--- Source passage ---
== Segment start ==
Republican lawmakers tried to challenge Dayton's authority to spend a $4 million federal grant without their approval. But Dayton, who had received approval through a little-known legislative process, had the authority to spend not only $4 million but $28 million to build an exchange.

Still, Republican state Sen. David Hann wasn't convinced.

"I think they're walking a fine line, I guess, in claiming authority to do these things," said Hann in September 2011. "But they clearly don't want to have legislative input on this. That to me is the fundamental issue."

State Sen. David Hann
State Sen. David Hann, R-Eden Prairie, chairs the Senate Health and Human Services Committee. "I think they're walking a fine line, I guess, in claiming authority to do these things," Hann said in September 2011 of Gov. Mark Dayton's utilization of a little-known legislative process to create MNSure.
MPR Photo/Elizabeth Stawicki

Many others would criticize the Dayton administration of creating an exchange in secret, including David Olson, president of the Minnesota Chamber of Commerce.

"We don't like poking fights with the administration or commerce commissioner or any of those people," Olson said. "They're hardworking, well-meaning people. But the bottom line is that our members have no clue what this exchange is going to look like or how they're going to buy their insurance."

Last November, Dayton's legislative political dogfight over an exchange ended. Not only did Barack Obama keep the White House, but Minnesotans also put Democrats in control of the state legislature.

Both actions meant that insurers in Minnesota had to kick into high gear to create new plans that would meet the federal law's new rules. Dannette Coleman, vice president of Minnetonka-based Medica said then that no individual health insurance product complied with what the law requires beginning in 2014.

"We literally are going to be required to revamp all of our products, rewrite all of our contracts that our members receive, re-price everything," Coleman said. "And we still don't have all of the answers that we need to do that work."

"I have been to the former Soviet Union eight times... and I can tell you right now this is a socialist style medical bureaucracy and it will not work."

After two years of legislative inaction, the now DFL-controlled house and Senate only had a few months to build the state exchange's legal framework. Bills passed in what seemed like record time for such a complex undertaking.

Republican lawmakers, who remained staunch in their opposition through the final votes, warned of dire consequences during legislative debates.

"This bill, it's going to damage one of the best health care systems in the world with stinking growth of government!" exclaimed state Rep. Glenn Greunhagen, R-Glencoe. "That's a bunch of nonsense!"
== Segment end ==
Stored data
== Segment start ==
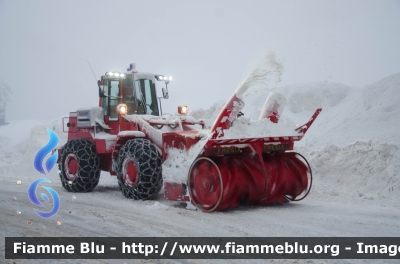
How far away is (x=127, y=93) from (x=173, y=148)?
7.93 ft

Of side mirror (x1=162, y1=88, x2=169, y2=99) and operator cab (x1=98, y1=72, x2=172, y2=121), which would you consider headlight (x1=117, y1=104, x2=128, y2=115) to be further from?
side mirror (x1=162, y1=88, x2=169, y2=99)

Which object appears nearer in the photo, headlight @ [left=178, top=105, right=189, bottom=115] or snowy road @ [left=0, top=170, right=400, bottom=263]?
snowy road @ [left=0, top=170, right=400, bottom=263]

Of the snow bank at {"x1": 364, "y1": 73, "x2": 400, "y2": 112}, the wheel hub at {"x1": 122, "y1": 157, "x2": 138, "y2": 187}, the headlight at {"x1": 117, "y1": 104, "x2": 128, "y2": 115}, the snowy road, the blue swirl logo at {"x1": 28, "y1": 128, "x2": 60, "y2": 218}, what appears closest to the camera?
the snowy road

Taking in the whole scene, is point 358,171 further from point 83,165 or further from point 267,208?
point 83,165

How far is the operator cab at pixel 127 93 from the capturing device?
9555 millimetres

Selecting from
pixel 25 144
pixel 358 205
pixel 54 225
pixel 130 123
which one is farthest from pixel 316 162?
pixel 25 144

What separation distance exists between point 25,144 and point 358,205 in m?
17.7

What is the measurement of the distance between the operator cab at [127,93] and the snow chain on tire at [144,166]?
1.47 meters

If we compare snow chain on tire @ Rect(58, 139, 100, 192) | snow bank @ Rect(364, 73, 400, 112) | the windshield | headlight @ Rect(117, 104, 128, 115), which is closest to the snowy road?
snow chain on tire @ Rect(58, 139, 100, 192)

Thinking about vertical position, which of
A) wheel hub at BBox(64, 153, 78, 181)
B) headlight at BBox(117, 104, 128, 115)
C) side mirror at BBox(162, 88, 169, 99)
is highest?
side mirror at BBox(162, 88, 169, 99)

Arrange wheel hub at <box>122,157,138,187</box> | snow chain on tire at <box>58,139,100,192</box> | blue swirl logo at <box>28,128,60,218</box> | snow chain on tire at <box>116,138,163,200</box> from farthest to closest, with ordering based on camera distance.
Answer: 1. snow chain on tire at <box>58,139,100,192</box>
2. wheel hub at <box>122,157,138,187</box>
3. snow chain on tire at <box>116,138,163,200</box>
4. blue swirl logo at <box>28,128,60,218</box>

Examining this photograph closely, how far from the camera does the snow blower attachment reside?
23.1ft

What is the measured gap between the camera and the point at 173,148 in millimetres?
7781

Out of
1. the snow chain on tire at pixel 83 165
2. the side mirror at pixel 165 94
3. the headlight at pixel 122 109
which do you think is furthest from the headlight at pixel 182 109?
the snow chain on tire at pixel 83 165
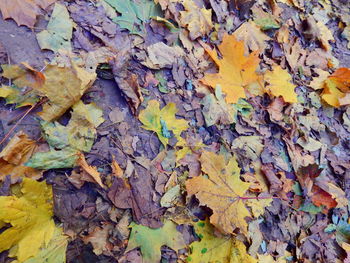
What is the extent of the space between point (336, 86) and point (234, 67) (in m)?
1.13

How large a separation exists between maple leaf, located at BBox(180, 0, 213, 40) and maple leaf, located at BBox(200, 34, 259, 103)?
0.22 meters

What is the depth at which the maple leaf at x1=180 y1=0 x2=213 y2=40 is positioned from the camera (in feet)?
7.84

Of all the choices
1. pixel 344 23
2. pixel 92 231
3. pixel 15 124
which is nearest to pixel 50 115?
pixel 15 124

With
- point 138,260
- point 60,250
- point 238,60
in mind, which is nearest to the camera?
point 60,250

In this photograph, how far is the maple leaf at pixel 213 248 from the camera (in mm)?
1784

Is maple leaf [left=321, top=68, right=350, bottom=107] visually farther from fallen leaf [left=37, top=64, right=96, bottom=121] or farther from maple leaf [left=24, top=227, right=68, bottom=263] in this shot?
maple leaf [left=24, top=227, right=68, bottom=263]

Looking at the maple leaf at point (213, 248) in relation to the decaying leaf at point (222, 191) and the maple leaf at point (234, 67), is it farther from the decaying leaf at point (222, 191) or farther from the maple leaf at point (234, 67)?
the maple leaf at point (234, 67)

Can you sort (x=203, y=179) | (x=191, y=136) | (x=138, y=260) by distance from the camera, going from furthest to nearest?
(x=191, y=136), (x=203, y=179), (x=138, y=260)

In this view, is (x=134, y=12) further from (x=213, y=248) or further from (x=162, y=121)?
(x=213, y=248)

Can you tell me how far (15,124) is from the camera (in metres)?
1.68

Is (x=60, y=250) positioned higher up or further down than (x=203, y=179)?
further down

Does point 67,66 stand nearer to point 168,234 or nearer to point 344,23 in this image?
point 168,234

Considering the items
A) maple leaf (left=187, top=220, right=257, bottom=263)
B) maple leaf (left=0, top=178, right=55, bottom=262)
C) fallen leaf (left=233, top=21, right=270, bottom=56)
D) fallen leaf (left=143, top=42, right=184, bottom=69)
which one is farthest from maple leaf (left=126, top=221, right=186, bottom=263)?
fallen leaf (left=233, top=21, right=270, bottom=56)

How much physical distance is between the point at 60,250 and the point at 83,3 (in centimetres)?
168
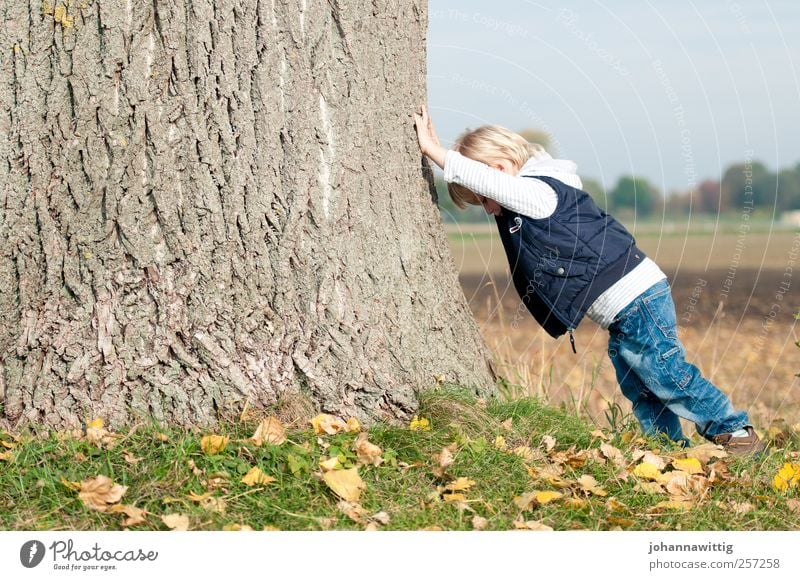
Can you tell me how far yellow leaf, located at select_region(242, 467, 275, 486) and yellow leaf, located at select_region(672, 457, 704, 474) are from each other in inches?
54.6

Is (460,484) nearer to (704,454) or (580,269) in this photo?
(704,454)

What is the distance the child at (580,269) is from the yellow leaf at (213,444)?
4.45 ft

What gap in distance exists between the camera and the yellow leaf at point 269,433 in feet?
8.73

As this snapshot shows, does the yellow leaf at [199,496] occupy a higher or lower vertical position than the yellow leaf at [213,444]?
lower

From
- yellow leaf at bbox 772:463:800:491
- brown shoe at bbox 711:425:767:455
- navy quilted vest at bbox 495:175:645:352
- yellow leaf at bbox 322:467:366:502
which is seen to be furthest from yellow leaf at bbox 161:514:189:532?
brown shoe at bbox 711:425:767:455

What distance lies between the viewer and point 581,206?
3.40m

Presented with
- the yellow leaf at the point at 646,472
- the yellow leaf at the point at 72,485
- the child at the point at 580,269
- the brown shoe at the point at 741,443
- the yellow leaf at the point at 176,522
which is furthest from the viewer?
the brown shoe at the point at 741,443

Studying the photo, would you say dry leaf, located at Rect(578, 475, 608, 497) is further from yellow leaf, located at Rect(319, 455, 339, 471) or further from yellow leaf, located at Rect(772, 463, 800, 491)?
yellow leaf, located at Rect(319, 455, 339, 471)

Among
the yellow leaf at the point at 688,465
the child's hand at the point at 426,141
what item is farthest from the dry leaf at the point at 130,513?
the yellow leaf at the point at 688,465

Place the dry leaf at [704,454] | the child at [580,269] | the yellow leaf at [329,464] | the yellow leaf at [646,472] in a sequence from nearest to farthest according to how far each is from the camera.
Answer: the yellow leaf at [329,464], the yellow leaf at [646,472], the dry leaf at [704,454], the child at [580,269]

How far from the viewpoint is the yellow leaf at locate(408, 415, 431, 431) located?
2.86m

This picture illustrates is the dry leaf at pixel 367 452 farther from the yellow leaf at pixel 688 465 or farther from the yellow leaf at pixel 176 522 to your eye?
the yellow leaf at pixel 688 465

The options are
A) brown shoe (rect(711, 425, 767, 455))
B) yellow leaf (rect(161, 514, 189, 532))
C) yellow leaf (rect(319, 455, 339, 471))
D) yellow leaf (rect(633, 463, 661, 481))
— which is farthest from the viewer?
brown shoe (rect(711, 425, 767, 455))

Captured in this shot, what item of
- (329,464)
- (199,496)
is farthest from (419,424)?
(199,496)
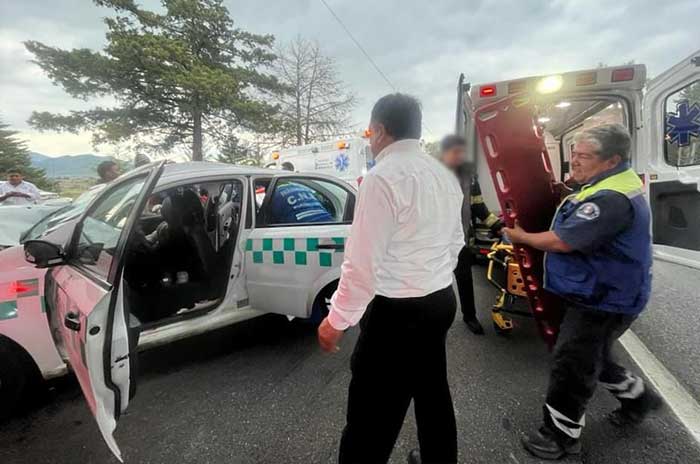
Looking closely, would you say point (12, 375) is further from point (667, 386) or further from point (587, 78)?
point (587, 78)

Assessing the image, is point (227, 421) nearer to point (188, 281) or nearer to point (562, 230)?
point (188, 281)

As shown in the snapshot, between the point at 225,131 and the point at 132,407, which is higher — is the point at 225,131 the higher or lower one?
the higher one

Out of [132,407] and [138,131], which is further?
[138,131]

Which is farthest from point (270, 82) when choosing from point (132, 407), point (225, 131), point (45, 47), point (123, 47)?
point (132, 407)

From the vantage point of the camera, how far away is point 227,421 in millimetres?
2037

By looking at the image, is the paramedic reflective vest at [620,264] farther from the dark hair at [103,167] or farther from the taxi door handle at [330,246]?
the dark hair at [103,167]

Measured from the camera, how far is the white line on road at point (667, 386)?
1937 mm

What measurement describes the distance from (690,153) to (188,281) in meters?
4.10

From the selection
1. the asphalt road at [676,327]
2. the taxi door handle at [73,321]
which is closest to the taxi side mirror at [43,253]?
the taxi door handle at [73,321]

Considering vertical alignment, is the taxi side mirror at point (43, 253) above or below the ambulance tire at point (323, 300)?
above

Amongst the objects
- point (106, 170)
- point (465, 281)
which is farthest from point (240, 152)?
point (465, 281)

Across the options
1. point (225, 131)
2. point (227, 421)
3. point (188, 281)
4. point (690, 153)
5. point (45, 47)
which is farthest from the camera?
point (225, 131)

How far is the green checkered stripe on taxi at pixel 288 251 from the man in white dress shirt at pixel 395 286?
1372 mm

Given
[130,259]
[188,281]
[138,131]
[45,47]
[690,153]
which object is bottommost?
[188,281]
== Segment end ==
--- Task A ---
Write out the stretch of the passage on Minnesota's health insurance exchange from "Still, Republican state" through "Chamber of Commerce.".
--- Task B ---
Answer these from the passage on Minnesota's health insurance exchange:
(i) What position does David Olson hold?
(ii) At which company is Dannette Coleman a vice president?
(iii) Up to how much did Dayton have the authority to spend to build an exchange?
The entries are separate material, unrelated to the passage on Minnesota's health insurance exchange.

--- Result A ---
Still, Republican state Sen. David Hann wasn't convinced.

"I think they're walking a fine line, I guess, in claiming authority to do these things," said Hann in September 2011. "But they clearly don't want to have legislative input on this. That to me is the fundamental issue."

State Sen. David Hann
State Sen. David Hann, R-Eden Prairie, chairs the Senate Health and Human Services Committee. "I think they're walking a fine line, I guess, in claiming authority to do these things," Hann said in September 2011 of Gov. Mark Dayton's utilization of a little-known legislative process to create MNSure.
MPR Photo/Elizabeth Stawicki

Many others would criticize the Dayton administration of creating an exchange in secret, including David Olson, president of the Minnesota Chamber of Commerce.

--- Result B ---
(i) President of the Minnesota Chamber of Commerce
(ii) Medica, based in Minnetonka
(iii) $28 million